Task requirements: An unchanged copy of all the lines below is expected, and it should contain no pictures.

Collected data:
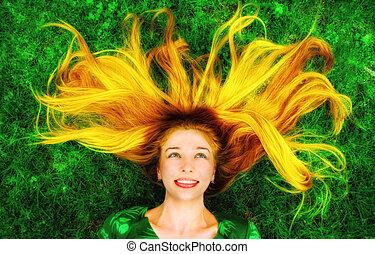 mulher feliz, com, cabelo longo, baixo, ligado, capim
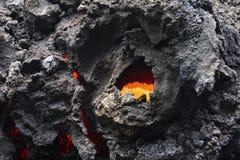 Close-up de um fluxo de lava do vulcão Kilauea em Havaí foto de stock royalty free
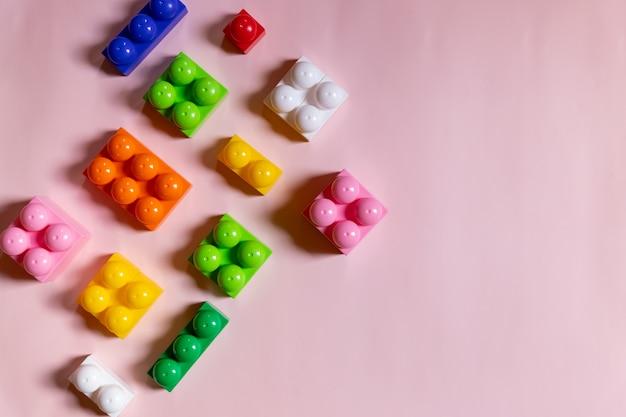 Cadre de blocs de jouets, briques de construction en plastique vives, groupe de pièces de jeu colorées.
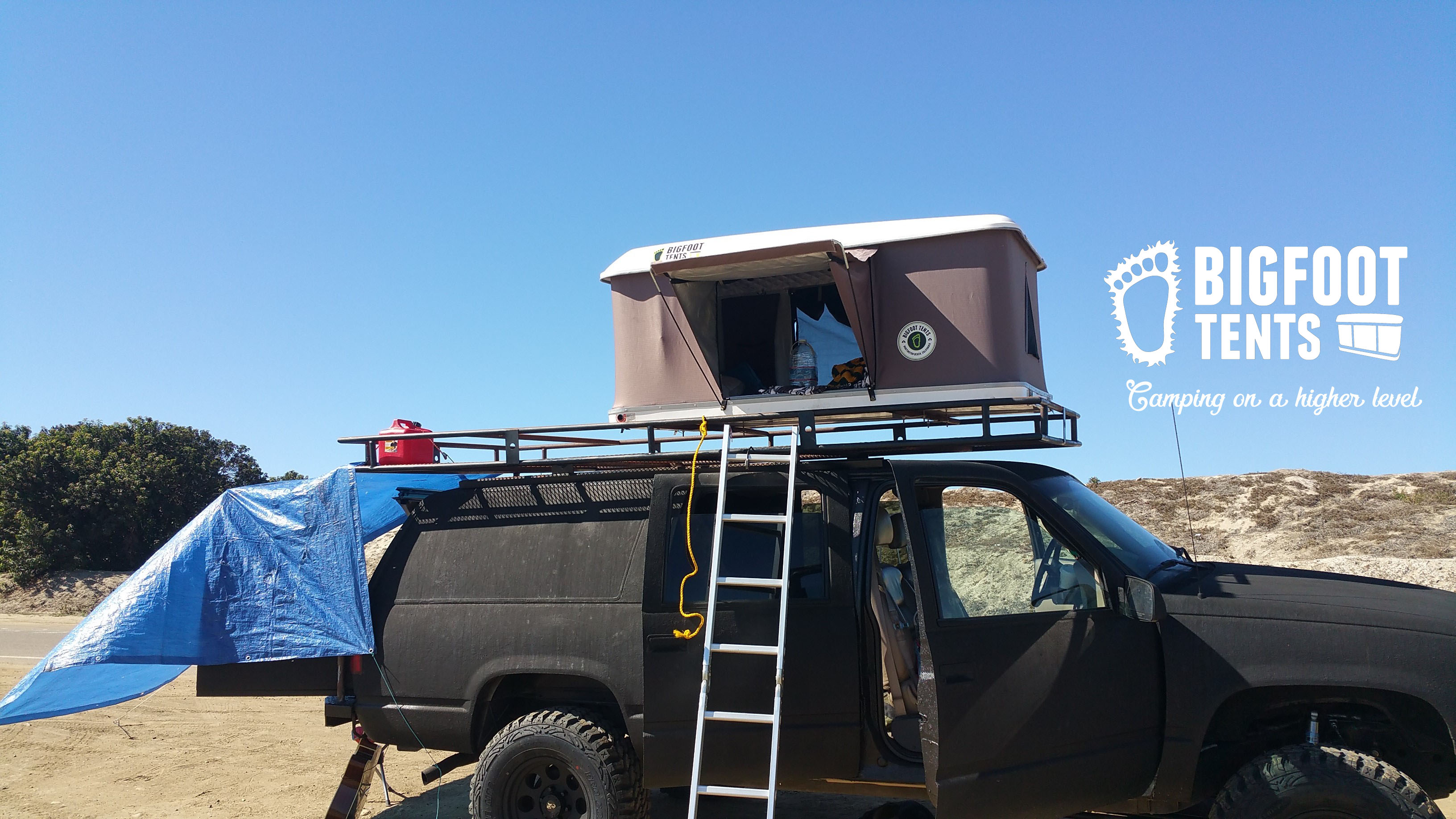 Hard Shell Roof Top Tent - On A Tacoma Toyota & Explorer Series Hard Shell Roof Top Tent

Your response:
 mulher feliz, com, cabelo longo, baixo, ligado, capim
 Close-up de um fluxo de lava do vulcão Kilauea em Havaí foto de stock royalty free
 Cadre de blocs de jouets, briques de construction en plastique vives, groupe de pièces de jeu colorées.
 Hard Shell Roof Top Tent - On A Tacoma Toyota & Explorer Series Hard Shell Roof Top Tent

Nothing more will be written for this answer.